Un ralentissement structurel de l’économie à long terme
L’étude du BAK estime que la résiliation des accords bilatéraux avec l’Union européenne pourrait entraîner, sur la période 2028 à 2045, une perte de croissance équivalente à 685 milliards de francs suisses de valeur ajoutée. Cette estimation repose sur un scénario comparatif : dans un contexte normal, l’économie helvétique croîtrait en moyenne de 1,7 % par an, un rythme en ligne avec celui observé en 2017. Sans les bilatérales, cette progression serait réduite à 1,2 %, entraînant un manque à gagner structurel pour l’ensemble de l’économie.
En conséquence, le produit intérieur brut (PIB) réel de la Suisse accuserait une baisse de 7,1 % d’ici 2045, soit l’équivalent de 45 700 francs par habitant.
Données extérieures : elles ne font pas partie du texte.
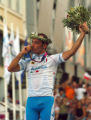 (ATHENS, GREECE, AUGUST 14, 2004)  Italy's Paeolo Bettini kisses his gold medal after winning the...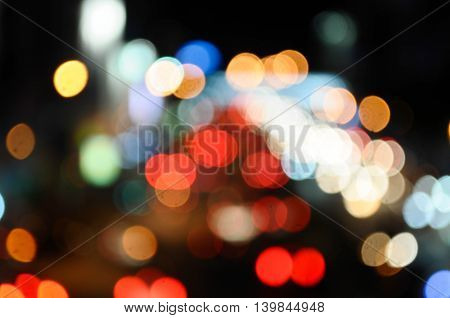 Abstact Multicolored defocused round bokeh at urban night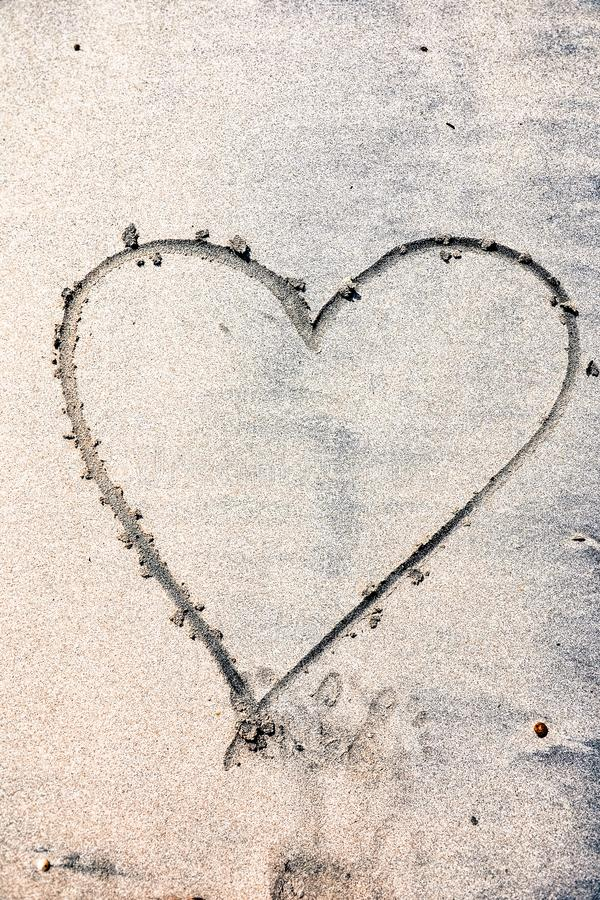 Hearts drawn on the sand of a beach. The inscription happy heart stock photo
L’impact serait également significatif en termes d’emploi : 235 000 postes ne seraient pas créés, en grande partie à cause d’une diminution de la main-d’œuvre qualifiée issue de l’immigration. Par effet domino, le taux de chômage pourrait progresser de 0,4 point de pourcentage, reflétant une tension accrue sur le marché du travail.
Les économistes du BAK soulignent qu’il ne s’agirait pas d’un choc brutal, mais d’un affaiblissement progressif du potentiel de croissance. Ce recul serait lié à des freins durables à l’innovation, à la compétitivité et à l’investissement. La nature cumulative de ces pertes rend le phénomène d’autant plus préoccupant pour la résilience économique à long terme du pays.
Recherche, commerce, investissements : des effets en chaîne dans les secteurs stratégiques
Au-delà des indicateurs macroéconomiques, l’étude pointe les conséquences concrètes sur des secteurs névralgiques de l’économie suisse. Le domaine de la recherche scientifique, qui bénéficie actuellement de la coopération avec l’Union via des programmes comme Horizon Europe, verrait ses perspectives se rétrécir. Moins d’opportunités de financement et de collaboration internationale réduiraient l’attrait des institutions suisses, à commencer par les hautes écoles et les centres de R&D privés.
Dans le secteur du transport aérien, les accords actuels facilitent la desserte du territoire par les compagnies européennes. La fin de ces arrangements introduirait des restrictions techniques et réglementaires, compromettant la fluidité des liaisons et affectant l’attractivité logistique du pays. En matière de commerce, la suppression des accords d’harmonisation technique compliquerait l’accès des produits suisses au marché européen. Ces accords permettent aujourd’hui de limiter les obstacles non tarifaires en reconnaissant mutuellement les normes et certificats. Leur disparition exigerait des adaptations supplémentaires de la part des entreprises, avec des coûts accrus et un allongement des délais.
En outre, la perte de ces mécanismes institutionnels entamerait l’image de stabilité de la Suisse aux yeux des investisseurs étrangers. Le pays pourrait apparaître comme moins intégré à son principal partenaire économique, réduisant ainsi les volumes d’investissement direct à moyen et long terme. Cette érosion de l’attractivité jouerait un rôle aggravant dans le ralentissement global anticipé.